Pourquoi l’Eglise refuse-t-elle la crémation des corps des défunts en temps normal ?

— A vrai dire, elle ne refuse pas la crémation. Mais elle la tolère, tout en ayant une nette préférence pour l’inhumation. Car le symbolisme de l’enterrement est plus éloquent et encourageant que l’incinération. Celle-ci évoque une disparition pure et simple du corps, qui se dissout en fumée et en cendres. Tandis que l’inhumation évoque la semence jetée en terre, qui meurt et porte du fruit. Même si ce qui se passe dans un cercueil n’est pas joli, Paul Claudel a voulu que soit inscrit sur sa tombe : « Ici repose la semence de Paul Claudel. » Je note au passage que les musulmans et les juifs refusent presque tous d’être incinérés. Ils sont plus cohérents et courageux que les chrétiens qui choisissent la crémation parce qu’elle coûte moins cher… (...)

— Un thème qui prime dans notre monde actuel est le sauvetage de la planète, sujet fort bon en lui-même. Mais ne décèle-t-on pas une tendance à la déification de « Mère Nature » ?

— Notre planète doit être traitée avec ménagement et sobriété, car nous n’en avons qu’une, si bien qu’il importe de transmettre aux générations qui nous suivront une Terre habitable. Mais ceci n’implique aucune « vénération » de la Terre-Mère. Car celle-ci est aussi une marâtre impitoyable. Elle appartient à ce monde déchu qu’évoque admirablement Paul dans sa lettre aux Romains (Rm 8, 18-27). Un monde livré à la vanité et à la servitude de la corruption, où les vivants sont voués à la mort et ne survivent qu’en tuant d’autres vivants, plantes ou animaux. Donc, de grâce, pas de vénération de la Pachamama, fût-ce en Amazonie. De tout temps, notre planète, qui nous nourrit et a ses beaux côtés, est aussi sauvagement meurtrière. De tout temps, elle est riche en moyens de nous détruire : tremblements de terre, tsunamis, éruptions volcaniques, inondations à répétition, virus dangereux, bactéries nocives, etc.
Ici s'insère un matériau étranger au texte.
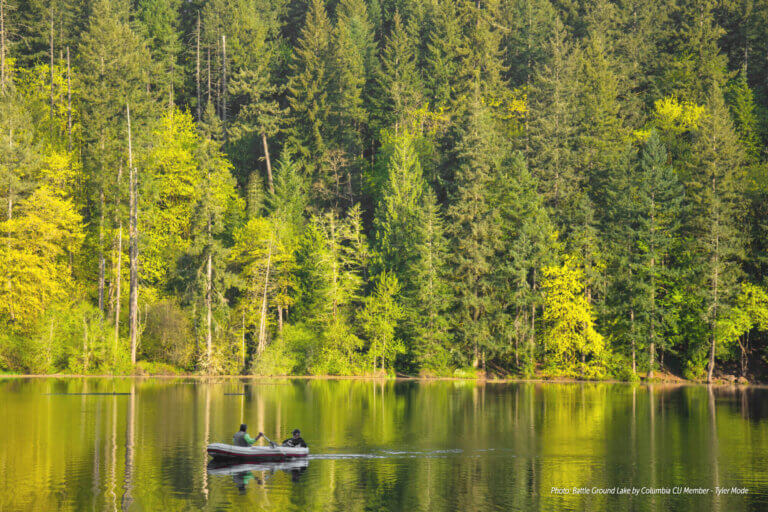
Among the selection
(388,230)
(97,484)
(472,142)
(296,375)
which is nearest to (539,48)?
(472,142)

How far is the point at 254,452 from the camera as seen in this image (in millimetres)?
40094

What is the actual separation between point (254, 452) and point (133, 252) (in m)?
52.9

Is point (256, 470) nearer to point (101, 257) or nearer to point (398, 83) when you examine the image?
point (101, 257)

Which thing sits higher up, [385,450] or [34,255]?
[34,255]

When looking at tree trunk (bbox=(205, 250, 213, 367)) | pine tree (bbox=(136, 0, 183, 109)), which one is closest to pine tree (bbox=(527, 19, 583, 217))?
tree trunk (bbox=(205, 250, 213, 367))

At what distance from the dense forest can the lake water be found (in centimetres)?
1637

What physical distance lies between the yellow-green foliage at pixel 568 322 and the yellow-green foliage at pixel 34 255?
49.1m

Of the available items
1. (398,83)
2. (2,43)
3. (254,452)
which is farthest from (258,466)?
(2,43)

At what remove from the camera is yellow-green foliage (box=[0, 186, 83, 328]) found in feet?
268

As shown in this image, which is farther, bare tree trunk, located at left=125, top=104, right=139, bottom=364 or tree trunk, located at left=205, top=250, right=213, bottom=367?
bare tree trunk, located at left=125, top=104, right=139, bottom=364

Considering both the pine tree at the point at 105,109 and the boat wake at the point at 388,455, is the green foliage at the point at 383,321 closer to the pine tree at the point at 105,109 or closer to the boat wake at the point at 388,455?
the pine tree at the point at 105,109

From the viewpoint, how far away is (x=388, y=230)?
313 ft

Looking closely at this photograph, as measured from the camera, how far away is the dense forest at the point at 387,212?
8581 centimetres

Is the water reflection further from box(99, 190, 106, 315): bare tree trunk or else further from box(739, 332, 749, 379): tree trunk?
box(739, 332, 749, 379): tree trunk
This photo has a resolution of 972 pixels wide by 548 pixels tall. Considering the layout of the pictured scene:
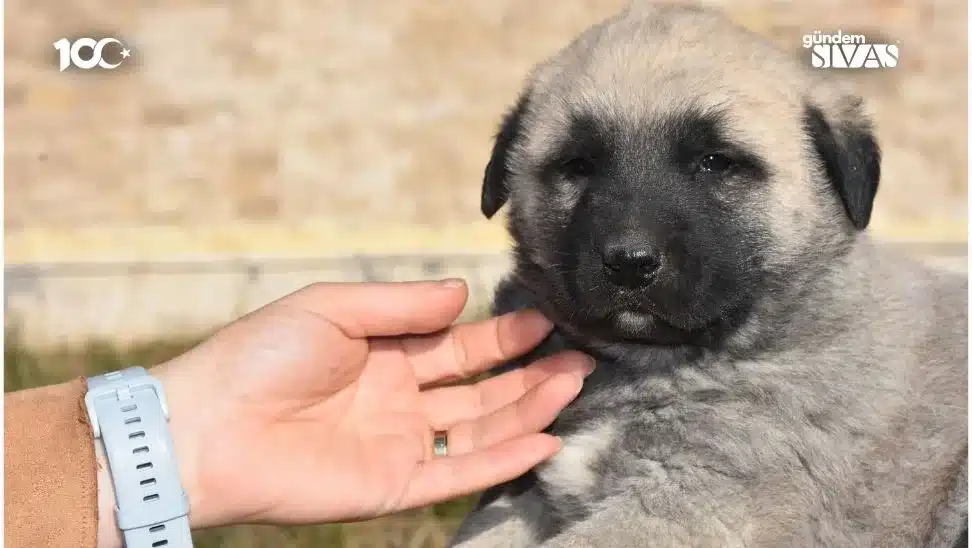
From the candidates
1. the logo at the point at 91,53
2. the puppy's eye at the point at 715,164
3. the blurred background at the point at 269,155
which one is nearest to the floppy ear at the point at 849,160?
the puppy's eye at the point at 715,164

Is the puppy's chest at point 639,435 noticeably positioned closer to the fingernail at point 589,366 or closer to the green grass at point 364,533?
the fingernail at point 589,366

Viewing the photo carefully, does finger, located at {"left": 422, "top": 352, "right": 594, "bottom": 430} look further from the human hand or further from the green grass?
the green grass

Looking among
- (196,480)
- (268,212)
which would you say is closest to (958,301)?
(196,480)

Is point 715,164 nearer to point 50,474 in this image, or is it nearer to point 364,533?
point 50,474

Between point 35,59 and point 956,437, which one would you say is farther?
point 35,59

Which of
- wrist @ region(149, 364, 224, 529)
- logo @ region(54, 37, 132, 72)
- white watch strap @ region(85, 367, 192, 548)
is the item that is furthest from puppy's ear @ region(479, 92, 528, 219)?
logo @ region(54, 37, 132, 72)

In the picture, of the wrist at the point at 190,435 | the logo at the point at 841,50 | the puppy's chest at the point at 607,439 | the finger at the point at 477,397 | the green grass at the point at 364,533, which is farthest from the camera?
the green grass at the point at 364,533

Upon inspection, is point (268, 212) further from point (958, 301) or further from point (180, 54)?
point (958, 301)
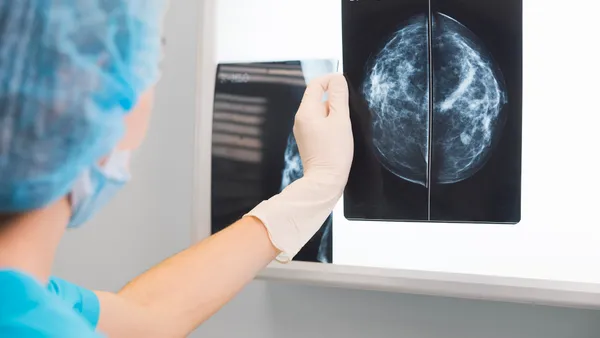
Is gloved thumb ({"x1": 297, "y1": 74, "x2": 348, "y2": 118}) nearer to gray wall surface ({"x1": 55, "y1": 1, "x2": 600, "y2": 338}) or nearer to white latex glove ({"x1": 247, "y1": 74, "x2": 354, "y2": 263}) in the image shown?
white latex glove ({"x1": 247, "y1": 74, "x2": 354, "y2": 263})

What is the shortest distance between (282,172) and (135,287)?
1.14 feet

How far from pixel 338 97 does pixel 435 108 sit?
155 mm

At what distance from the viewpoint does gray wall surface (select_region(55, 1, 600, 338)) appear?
117 centimetres

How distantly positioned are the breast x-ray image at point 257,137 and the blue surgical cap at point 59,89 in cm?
49

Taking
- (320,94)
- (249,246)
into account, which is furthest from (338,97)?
(249,246)

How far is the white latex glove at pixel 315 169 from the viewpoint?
90cm

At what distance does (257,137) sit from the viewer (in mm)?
1065

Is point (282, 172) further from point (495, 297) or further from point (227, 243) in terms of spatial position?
point (495, 297)

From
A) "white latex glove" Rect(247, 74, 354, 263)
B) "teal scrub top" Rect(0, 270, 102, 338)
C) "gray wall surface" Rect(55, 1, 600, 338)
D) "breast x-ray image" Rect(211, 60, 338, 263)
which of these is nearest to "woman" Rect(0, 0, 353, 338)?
"teal scrub top" Rect(0, 270, 102, 338)

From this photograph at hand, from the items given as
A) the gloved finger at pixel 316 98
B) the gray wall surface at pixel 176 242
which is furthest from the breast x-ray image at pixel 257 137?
the gray wall surface at pixel 176 242

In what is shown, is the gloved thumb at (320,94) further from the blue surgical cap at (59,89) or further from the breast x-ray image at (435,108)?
the blue surgical cap at (59,89)

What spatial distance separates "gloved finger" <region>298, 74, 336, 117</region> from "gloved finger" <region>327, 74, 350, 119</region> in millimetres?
11

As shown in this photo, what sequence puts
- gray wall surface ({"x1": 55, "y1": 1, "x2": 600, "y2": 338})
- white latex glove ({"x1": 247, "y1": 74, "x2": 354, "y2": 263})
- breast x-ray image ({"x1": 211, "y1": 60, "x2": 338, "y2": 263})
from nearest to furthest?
white latex glove ({"x1": 247, "y1": 74, "x2": 354, "y2": 263})
breast x-ray image ({"x1": 211, "y1": 60, "x2": 338, "y2": 263})
gray wall surface ({"x1": 55, "y1": 1, "x2": 600, "y2": 338})

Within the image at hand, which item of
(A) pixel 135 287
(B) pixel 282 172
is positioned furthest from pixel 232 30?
(A) pixel 135 287
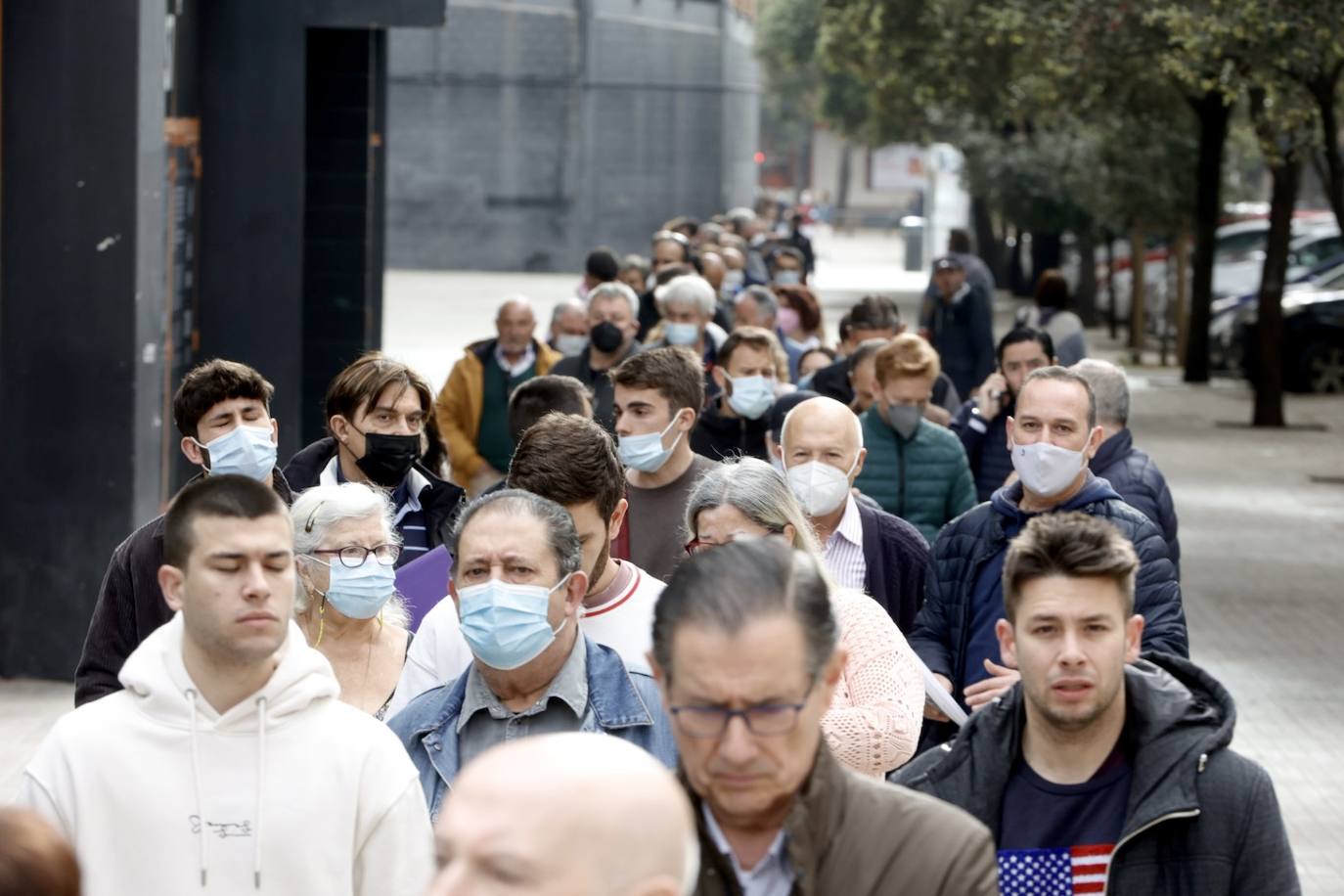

Quel sera le sort de la nature, des animaux, par exemple, à la fin du monde ?

— J’espère de toute mon âme que les cieux nouveaux et la terre nouvelle dont parle l’Apocalypse (cf. Ap 21, 1) comporteront un monde végétal et animal, et pas seulement un univers humain. Je rêve d’y retrouver, notamment, les animaux domestiques avec qui nous aurons eu un lien familier. Mais ne me demandez pas sous quelle forme précise ! Je n’ai pas encore été voir… Un peu de patience. Je sais seulement ceci : « Ce que l’œil n’a pas vu, ce que l’oreille n’a pas entendu, ce qui n’est même pas monté dans le cœur de l’homme, voilà ce que Dieu a préparé pour ceux qui l’aiment » (cf. 1 Co, 2, 9).